Настоящий постоялый двор, где останавливался прототип Чичикова, скупавший оптом мертвые бессарабские души, был, вероятно, чадным, сыромятиной пахло, конским потом, мамалыгой, керосином, цыгане досаждали. Керосиновая профилактика, однако, не препятствовала авантюристу этапировать клопов к следующему степному приюту.
Напоследок, согласно программе, бесплатным презентом — папурянки, экологически чистые тапочки, который плетет из камыша дедушка в Измаиле.
В долине замысловато меандрирующих речушек Алияги и Кирги-Китая джип свернул с трассы и валко поехал к редким камышам, ими отмечен мучительный путь пересыхающего ручейка по первобытно привольной долине. Слева угадывалась едва приметная череда скифских курганов, с дюжину насчитали, справа по Троянову валу у трассы галдели грачи. На пригретом первым солнцем склоне робко зацвел крокус. У лужицы-Алияги нервно дергала хвостом трясогузка.

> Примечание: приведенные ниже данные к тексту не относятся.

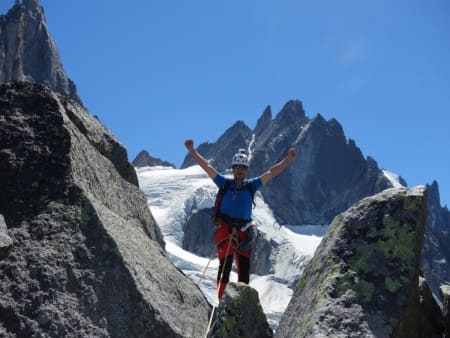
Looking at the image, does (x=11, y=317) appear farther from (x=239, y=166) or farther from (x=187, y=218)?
(x=187, y=218)

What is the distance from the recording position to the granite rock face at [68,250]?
19.7ft

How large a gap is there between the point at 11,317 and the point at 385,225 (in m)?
4.44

Над днестровской поймой летел белый орлан самолетных размеров, он не парил, тяжелые птицы не парят, а с достоинством плавно петлял, мерно, волнисто взмахивая черными крыльями. Оконечности их, с пальцами-перьями напоминали крепкие как доска мужицкие ладони. Наконец он сел на сук узловатой ивы и стал похож на бербера — сверху темный халат, снизу белый хвост, как галапия. Коряга ему не глянулась, он снялся и поплыл куда-то неприкаянно. Где он сядет?